Da osservatore e partecipante attivo nel dibattito, non posso non rilevare quanto tale ricostruzione strida con pronunciamenti e analisi dell’ultimo anno e mezzo. Fanno fede in particolare i corposi documenti varati in occasione dei Programmi nazionali di riforma del 2011 e del 2012, in cui l’analisi della crisi europea e l’indicazione delle possibili soluzioni è molto limpida. Mi riferisco ad esempio all’identificazione della crisi come europea prima che nazionale, originata dagli squilibri nei movimenti di capitale prima che da irresponsabilità fiscale. E quindi alla necessità di intervenire ridisegnando l’architettura dell’eurozona, e di distribuire il peso del riequilibrio tra creditori e debitori, utilizzando in modo più flessibile la politica monetaria e trovando strumenti per correggere i divari di competitività. Era ben chiaro insomma fin da subito che dalla situazione attuale si poteva uscire solo in avanti sulla strada dell’integrazione europea e della cessione di sovranità. Stupisce dunque la sorpresa di fronte alla riconferma di tale linea marcatamente europeista nelle scorse settimane. Un europeismo che peraltro non esclude una critica alle politiche troppo spesso avallate anche in sede europea, dall’austerità, di cui si denuncia il carattere autodistruttivo, all’insistenza sulle “politiche strutturali” di deregolamentazione del mercato del lavoro.

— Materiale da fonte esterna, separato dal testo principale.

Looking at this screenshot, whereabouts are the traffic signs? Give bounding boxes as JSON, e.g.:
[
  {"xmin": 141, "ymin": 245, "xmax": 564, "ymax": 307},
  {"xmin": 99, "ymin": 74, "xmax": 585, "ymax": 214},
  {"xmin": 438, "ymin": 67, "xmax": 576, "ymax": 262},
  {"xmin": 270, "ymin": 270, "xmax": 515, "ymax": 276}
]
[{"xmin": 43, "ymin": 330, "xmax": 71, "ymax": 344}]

La questione della «conversione» è del resto parente stretta di quella, altrettanto oziosa, della «continuità» del progetto del Pd rispetto alla cosiddetta agenda Monti. In questo caso c’è l’ambiguità aggiuntiva determinata dal fatto che la linea del governo sembra essersi modificata proprio nel rapporto con l’Europa. Se in una prima fase era stato lanciato un chiaro messaggio di adesione alle politiche dettate a Bruxelles e Francoforte, autorizzando un’identificazione del programma di governo con quello della famigerata lettera della Bce, è seguito un progressivo smarcamento dalla linea tedesca, fino ad arrivare al duro confronto del recente vertice di fine giugno. Questo “secondo Monti”, ben più critico sullo scacchiere europeo con l’impostazione del governo Merkel, si muove senz’altro su una linea coerente con quella del Pd (e ormai di quasi tutti gli addetti ai lavori). Era il “primo Monti”, quello delle riforme strutturali e dello scontro coi sindacati, la condizione per un “secondo Monti”, capace di contrattare da pari a pari con i partner? Può darsi. Ed era tale evoluzione nelle intenzioni iniziali oppure è il risultato di una progressiva presa di coscienza dell’inefficacia delle politiche adottate? Lasciamo la risposta agli appassionati del genere.

A chi si diletta di conversioni e continuità consigliamo invece di non fermarsi alle indicazioni sulla linea di azione nello scenario più favorevole. Nessun leader responsabile potrebbe abbandonare, almeno finché l’attuale equilibrio regge, la prospettiva dell’integrazione politica e fiscale e della contrattazione “soft” con i partner. La vera domanda riguarda semmai gli scenari subordinati; qual è il piano B nel caso in cui la situazione dovesse precipitare? Quali interessi sarebbero sacrificati e quali salvati a ogni costo nel caso in cui dovesse verificarsi l’imprevisto? Dubito che Monti o qualsiasi altro leader sarebbe in condizione di rispondere a questa domanda oggi. Tuttavia, se una situazione del genere dovesse realizzarsi, ci sono molte buone ragioni (di cultura democratica, ma anche di natura economica) per augurarsi che al timone si trovi allora un buon politico, consapevole dell’impatto delle sue scelte sulla società, rispetto al migliore e più rispettato dei tecnici.